RECORDS FOR THIS TASK:
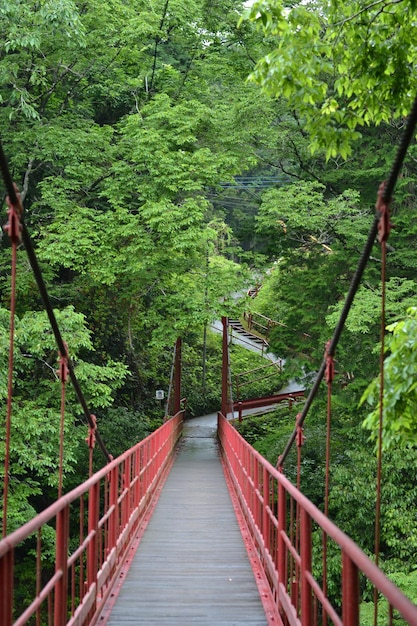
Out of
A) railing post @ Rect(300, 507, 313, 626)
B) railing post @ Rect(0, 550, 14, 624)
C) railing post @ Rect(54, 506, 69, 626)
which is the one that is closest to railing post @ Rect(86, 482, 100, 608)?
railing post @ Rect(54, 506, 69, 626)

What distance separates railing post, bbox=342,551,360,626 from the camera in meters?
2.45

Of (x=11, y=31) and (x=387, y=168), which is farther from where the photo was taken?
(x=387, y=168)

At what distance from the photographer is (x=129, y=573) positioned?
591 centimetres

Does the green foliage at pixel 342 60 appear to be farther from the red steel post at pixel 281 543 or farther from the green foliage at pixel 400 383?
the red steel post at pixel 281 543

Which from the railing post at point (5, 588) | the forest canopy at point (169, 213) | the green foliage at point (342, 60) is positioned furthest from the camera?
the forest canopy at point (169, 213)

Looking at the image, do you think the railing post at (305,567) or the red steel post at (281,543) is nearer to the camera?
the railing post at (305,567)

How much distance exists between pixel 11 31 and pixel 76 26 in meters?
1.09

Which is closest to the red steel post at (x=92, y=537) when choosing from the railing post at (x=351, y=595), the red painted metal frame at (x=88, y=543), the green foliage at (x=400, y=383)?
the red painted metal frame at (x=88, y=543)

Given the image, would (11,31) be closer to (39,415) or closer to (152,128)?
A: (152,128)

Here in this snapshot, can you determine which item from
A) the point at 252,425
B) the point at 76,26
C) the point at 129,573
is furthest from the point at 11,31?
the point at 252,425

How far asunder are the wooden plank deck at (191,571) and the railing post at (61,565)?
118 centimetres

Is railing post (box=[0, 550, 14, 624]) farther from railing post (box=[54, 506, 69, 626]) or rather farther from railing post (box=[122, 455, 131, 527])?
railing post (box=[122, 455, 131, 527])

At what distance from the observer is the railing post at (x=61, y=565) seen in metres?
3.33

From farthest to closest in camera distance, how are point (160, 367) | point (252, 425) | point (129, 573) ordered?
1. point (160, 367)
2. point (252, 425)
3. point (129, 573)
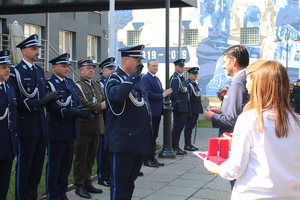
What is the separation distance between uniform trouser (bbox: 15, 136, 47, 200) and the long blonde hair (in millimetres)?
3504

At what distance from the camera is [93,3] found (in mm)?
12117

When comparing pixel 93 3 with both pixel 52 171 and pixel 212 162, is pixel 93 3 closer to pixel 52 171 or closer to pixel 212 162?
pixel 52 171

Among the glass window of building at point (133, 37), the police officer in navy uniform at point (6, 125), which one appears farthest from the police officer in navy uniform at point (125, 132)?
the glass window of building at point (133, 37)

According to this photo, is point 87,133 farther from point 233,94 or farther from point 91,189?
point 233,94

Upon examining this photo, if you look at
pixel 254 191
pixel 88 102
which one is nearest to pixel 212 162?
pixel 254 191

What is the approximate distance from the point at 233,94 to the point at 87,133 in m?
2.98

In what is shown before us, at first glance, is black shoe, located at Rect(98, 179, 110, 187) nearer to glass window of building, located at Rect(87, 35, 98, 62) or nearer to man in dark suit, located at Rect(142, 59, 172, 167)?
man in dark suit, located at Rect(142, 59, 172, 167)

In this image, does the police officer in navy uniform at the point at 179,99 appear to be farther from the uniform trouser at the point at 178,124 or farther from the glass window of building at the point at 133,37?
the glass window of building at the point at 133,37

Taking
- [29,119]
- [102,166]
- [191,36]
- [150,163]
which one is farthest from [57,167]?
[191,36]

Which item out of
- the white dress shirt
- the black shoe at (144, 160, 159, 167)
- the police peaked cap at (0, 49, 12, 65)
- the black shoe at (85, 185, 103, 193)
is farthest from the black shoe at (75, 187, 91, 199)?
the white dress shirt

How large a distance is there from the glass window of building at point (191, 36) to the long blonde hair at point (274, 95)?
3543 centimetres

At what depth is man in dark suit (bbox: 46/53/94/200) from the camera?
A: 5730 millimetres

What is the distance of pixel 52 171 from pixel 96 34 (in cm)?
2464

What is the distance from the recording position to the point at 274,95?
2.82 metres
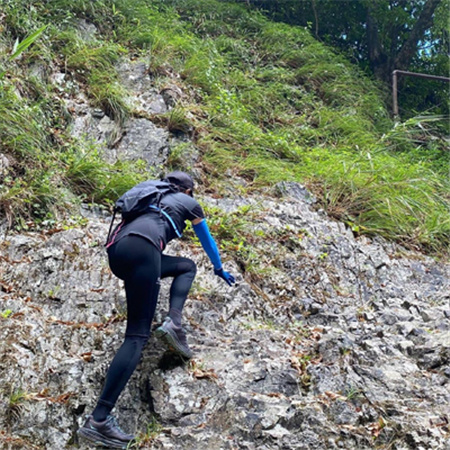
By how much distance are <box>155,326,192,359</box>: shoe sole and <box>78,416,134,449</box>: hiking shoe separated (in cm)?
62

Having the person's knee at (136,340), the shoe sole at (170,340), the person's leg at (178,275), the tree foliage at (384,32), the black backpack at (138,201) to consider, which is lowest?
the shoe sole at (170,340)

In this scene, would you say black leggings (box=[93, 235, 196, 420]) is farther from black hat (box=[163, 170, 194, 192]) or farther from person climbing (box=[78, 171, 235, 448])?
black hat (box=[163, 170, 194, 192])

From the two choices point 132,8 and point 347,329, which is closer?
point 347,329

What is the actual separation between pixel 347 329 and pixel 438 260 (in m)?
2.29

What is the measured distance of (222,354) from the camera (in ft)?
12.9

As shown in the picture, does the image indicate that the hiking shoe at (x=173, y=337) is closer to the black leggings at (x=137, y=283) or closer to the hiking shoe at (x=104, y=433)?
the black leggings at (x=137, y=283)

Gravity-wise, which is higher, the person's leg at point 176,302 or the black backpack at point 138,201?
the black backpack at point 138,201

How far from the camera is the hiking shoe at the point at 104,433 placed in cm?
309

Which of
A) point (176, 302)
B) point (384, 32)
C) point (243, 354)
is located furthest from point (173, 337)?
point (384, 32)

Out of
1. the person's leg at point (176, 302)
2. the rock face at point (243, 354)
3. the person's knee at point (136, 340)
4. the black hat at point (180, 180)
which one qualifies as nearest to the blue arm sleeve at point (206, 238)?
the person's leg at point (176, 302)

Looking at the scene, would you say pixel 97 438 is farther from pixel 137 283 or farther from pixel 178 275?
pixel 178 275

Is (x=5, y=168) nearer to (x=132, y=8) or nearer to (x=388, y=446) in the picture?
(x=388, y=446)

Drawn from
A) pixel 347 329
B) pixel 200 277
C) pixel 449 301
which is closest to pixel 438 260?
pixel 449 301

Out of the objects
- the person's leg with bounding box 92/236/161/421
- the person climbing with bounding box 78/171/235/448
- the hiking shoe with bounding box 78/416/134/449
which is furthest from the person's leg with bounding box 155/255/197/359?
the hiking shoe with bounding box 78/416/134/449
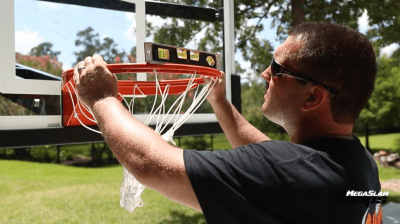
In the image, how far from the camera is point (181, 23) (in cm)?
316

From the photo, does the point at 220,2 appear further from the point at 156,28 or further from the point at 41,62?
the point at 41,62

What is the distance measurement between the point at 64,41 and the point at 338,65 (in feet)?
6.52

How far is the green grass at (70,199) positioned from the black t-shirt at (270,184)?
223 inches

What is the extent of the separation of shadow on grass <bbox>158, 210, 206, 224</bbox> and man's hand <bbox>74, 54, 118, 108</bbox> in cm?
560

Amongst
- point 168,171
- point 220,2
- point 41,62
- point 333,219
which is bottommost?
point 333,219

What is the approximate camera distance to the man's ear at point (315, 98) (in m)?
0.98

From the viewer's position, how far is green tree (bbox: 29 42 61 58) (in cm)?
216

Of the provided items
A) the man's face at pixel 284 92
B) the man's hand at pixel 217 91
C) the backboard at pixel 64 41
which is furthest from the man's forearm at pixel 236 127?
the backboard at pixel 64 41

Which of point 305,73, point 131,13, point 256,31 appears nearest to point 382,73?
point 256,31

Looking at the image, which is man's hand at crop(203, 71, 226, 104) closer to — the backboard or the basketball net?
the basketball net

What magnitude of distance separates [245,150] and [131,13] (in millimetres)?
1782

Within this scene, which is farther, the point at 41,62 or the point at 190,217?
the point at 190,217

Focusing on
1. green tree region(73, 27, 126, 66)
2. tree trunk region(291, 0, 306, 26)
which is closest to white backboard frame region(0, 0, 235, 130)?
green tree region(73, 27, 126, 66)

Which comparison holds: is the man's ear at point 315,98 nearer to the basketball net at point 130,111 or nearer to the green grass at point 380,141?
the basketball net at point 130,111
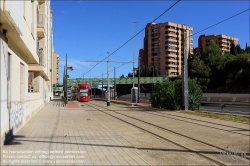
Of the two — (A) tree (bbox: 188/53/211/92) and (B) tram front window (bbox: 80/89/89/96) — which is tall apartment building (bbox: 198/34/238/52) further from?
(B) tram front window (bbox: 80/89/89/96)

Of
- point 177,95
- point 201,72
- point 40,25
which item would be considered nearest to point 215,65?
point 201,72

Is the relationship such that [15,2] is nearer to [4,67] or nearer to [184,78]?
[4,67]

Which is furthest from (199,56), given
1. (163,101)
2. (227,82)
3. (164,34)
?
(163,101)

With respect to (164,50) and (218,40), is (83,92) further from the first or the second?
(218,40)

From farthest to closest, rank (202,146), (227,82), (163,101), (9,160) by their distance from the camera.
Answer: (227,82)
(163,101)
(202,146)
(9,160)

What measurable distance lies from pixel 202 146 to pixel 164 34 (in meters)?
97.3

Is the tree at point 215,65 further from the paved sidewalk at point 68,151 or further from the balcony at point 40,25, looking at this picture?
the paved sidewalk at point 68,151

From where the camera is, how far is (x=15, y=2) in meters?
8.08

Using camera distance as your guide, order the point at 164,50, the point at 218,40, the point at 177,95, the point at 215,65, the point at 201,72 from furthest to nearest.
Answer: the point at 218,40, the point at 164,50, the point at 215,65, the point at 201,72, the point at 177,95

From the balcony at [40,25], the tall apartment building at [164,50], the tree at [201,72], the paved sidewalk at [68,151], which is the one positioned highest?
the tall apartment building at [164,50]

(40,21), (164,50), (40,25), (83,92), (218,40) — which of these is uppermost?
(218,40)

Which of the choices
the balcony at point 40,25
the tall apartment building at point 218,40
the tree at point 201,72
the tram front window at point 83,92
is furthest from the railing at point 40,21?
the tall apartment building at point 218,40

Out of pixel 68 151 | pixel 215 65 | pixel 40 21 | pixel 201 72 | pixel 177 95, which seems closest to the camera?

SHORT PROBLEM:
Copy out word for word the rows beginning at the line that contains "What measurable distance" and continuing through the end of the rows, including both ends.

WRITTEN SOLUTION:
What measurable distance lies from pixel 202 146 to pixel 164 34 (in meters)?
97.3

Is the tree at point 215,65 further from the paved sidewalk at point 68,151 or further from the balcony at point 40,25, looking at this picture?
the paved sidewalk at point 68,151

From where the camera is, how far is (x=15, y=2) in meters?
8.08

Using camera distance as your guide, order the point at 164,50, the point at 218,40, the point at 177,95, the point at 215,65, the point at 201,72 from furthest to nearest.
Answer: the point at 218,40, the point at 164,50, the point at 215,65, the point at 201,72, the point at 177,95

From the balcony at [40,25], the tall apartment building at [164,50], the tree at [201,72], the paved sidewalk at [68,151], which is the one positioned highest?
the tall apartment building at [164,50]

(40,21), (164,50), (40,25), (83,92), (218,40) — which of these is uppermost?
(218,40)

Which of the choices
the balcony at point 40,25
the tall apartment building at point 218,40
the tree at point 201,72
the tram front window at point 83,92
is furthest from the railing at point 40,21?
the tall apartment building at point 218,40

Out of pixel 68 151 | pixel 215 65 | pixel 40 21 | pixel 201 72 | pixel 177 95, which seems closest to the camera?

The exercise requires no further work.